Saved entries
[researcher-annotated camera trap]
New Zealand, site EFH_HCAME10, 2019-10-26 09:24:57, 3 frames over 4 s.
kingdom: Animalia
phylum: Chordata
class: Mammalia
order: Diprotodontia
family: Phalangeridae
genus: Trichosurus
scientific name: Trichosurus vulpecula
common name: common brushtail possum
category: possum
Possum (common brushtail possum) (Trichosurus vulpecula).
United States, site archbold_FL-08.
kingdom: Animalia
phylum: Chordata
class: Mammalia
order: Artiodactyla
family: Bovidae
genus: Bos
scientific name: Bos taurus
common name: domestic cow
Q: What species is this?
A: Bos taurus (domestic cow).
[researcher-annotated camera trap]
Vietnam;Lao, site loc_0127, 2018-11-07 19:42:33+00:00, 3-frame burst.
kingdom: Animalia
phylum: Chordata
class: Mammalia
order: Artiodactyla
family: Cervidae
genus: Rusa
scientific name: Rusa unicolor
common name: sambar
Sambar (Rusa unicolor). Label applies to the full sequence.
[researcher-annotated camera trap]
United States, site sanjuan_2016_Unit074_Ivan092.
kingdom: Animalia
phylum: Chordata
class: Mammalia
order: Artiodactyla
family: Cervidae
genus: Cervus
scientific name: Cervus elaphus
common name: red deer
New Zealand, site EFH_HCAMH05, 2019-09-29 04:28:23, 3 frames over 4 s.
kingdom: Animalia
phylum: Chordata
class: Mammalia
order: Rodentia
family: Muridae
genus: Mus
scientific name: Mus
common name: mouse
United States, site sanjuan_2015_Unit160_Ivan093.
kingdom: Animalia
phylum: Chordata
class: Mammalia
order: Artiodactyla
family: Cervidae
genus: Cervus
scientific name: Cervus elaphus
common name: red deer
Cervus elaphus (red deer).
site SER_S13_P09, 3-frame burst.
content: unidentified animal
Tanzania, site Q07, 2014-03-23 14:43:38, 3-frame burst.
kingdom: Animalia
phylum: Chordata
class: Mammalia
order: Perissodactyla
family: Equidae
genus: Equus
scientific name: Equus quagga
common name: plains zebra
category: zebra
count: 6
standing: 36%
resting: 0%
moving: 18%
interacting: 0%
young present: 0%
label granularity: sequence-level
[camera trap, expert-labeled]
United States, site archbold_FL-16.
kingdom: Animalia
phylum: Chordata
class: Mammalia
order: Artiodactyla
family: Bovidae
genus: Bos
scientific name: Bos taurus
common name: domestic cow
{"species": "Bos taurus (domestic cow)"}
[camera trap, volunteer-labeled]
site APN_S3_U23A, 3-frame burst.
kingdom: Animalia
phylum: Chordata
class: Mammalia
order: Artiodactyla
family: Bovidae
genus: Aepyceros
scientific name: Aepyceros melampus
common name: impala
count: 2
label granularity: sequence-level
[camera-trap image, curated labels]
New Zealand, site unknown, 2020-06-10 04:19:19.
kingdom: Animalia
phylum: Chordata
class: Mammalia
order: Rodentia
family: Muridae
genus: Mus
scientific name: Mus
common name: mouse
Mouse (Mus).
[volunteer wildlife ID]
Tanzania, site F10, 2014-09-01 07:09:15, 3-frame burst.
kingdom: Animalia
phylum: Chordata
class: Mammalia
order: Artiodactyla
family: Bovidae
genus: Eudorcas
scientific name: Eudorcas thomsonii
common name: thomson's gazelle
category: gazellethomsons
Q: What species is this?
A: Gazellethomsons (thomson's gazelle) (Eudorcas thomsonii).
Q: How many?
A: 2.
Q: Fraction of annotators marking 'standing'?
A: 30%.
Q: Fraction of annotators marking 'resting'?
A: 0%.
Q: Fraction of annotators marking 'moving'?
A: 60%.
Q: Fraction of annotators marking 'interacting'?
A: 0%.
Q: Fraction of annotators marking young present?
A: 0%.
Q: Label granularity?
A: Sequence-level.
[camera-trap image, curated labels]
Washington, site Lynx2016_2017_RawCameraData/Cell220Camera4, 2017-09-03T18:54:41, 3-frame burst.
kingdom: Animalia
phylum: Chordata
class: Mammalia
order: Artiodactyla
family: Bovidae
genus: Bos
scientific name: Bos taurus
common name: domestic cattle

YOUR GOAL ▸
What is needed is an exact reproduction of the data.

RESPONSE FOR THIS EXERCISE ▸
[researcher-annotated camera trap]
New Zealand, site EFH_HCAME10, 2019-10-26 09:24:57, 3 frames over 4 s.
kingdom: Animalia
phylum: Chordata
class: Mammalia
order: Diprotodontia
family: Phalangeridae
genus: Trichosurus
scientific name: Trichosurus vulpecula
common name: common brushtail possum
category: possum
Possum (common brushtail possum) (Trichosurus vulpecula).
United States, site archbold_FL-08.
kingdom: Animalia
phylum: Chordata
class: Mammalia
order: Artiodactyla
family: Bovidae
genus: Bos
scientific name: Bos taurus
common name: domestic cow
Q: What species is this?
A: Bos taurus (domestic cow).
[researcher-annotated camera trap]
Vietnam;Lao, site loc_0127, 2018-11-07 19:42:33+00:00, 3-frame burst.
kingdom: Animalia
phylum: Chordata
class: Mammalia
order: Artiodactyla
family: Cervidae
genus: Rusa
scientific name: Rusa unicolor
common name: sambar
Sambar (Rusa unicolor). Label applies to the full sequence.
[researcher-annotated camera trap]
United States, site sanjuan_2016_Unit074_Ivan092.
kingdom: Animalia
phylum: Chordata
class: Mammalia
order: Artiodactyla
family: Cervidae
genus: Cervus
scientific name: Cervus elaphus
common name: red deer
New Zealand, site EFH_HCAMH05, 2019-09-29 04:28:23, 3 frames over 4 s.
kingdom: Animalia
phylum: Chordata
class: Mammalia
order: Rodentia
family: Muridae
genus: Mus
scientific name: Mus
common name: mouse
United States, site sanjuan_2015_Unit160_Ivan093.
kingdom: Animalia
phylum: Chordata
class: Mammalia
order: Artiodactyla
family: Cervidae
genus: Cervus
scientific name: Cervus elaphus
common name: red deer
Cervus elaphus (red deer).
site SER_S13_P09, 3-frame burst.
content: unidentified animal
Tanzania, site Q07, 2014-03-23 14:43:38, 3-frame burst.
kingdom: Animalia
phylum: Chordata
class: Mammalia
order: Perissodactyla
family: Equidae
genus: Equus
scientific name: Equus quagga
common name: plains zebra
category: zebra
count: 6
standing: 36%
resting: 0%
moving: 18%
interacting: 0%
young present: 0%
label granularity: sequence-level
[camera trap, expert-labeled]
United States, site archbold_FL-16.
kingdom: Animalia
phylum: Chordata
class: Mammalia
order: Artiodactyla
family: Bovidae
genus: Bos
scientific name: Bos taurus
common name: domestic cow
{"species": "Bos taurus (domestic cow)"}
[camera trap, volunteer-labeled]
site APN_S3_U23A, 3-frame burst.
kingdom: Animalia
phylum: Chordata
class: Mammalia
order: Artiodactyla
family: Bovidae
genus: Aepyceros
scientific name: Aepyceros melampus
common name: impala
count: 2
label granularity: sequence-level
[camera-trap image, curated labels]
New Zealand, site unknown, 2020-06-10 04:19:19.
kingdom: Animalia
phylum: Chordata
class: Mammalia
order: Rodentia
family: Muridae
genus: Mus
scientific name: Mus
common name: mouse
Mouse (Mus).
[volunteer wildlife ID]
Tanzania, site F10, 2014-09-01 07:09:15, 3-frame burst.
kingdom: Animalia
phylum: Chordata
class: Mammalia
order: Artiodactyla
family: Bovidae
genus: Eudorcas
scientific name: Eudorcas thomsonii
common name: thomson's gazelle
category: gazellethomsons
Q: What species is this?
A: Gazellethomsons (thomson's gazelle) (Eudorcas thomsonii).
Q: How many?
A: 2.
Q: Fraction of annotators marking 'standing'?
A: 30%.
Q: Fraction of annotators marking 'resting'?
A: 0%.
Q: Fraction of annotators marking 'moving'?
A: 60%.
Q: Fraction of annotators marking 'interacting'?
A: 0%.
Q: Fraction of annotators marking young present?
A: 0%.
Q: Label granularity?
A: Sequence-level.
[camera-trap image, curated labels]
Washington, site Lynx2016_2017_RawCameraData/Cell220Camera4, 2017-09-03T18:54:41, 3-frame burst.
kingdom: Animalia
phylum: Chordata
class: Mammalia
order: Artiodactyla
family: Bovidae
genus: Bos
scientific name: Bos taurus
common name: domestic cattle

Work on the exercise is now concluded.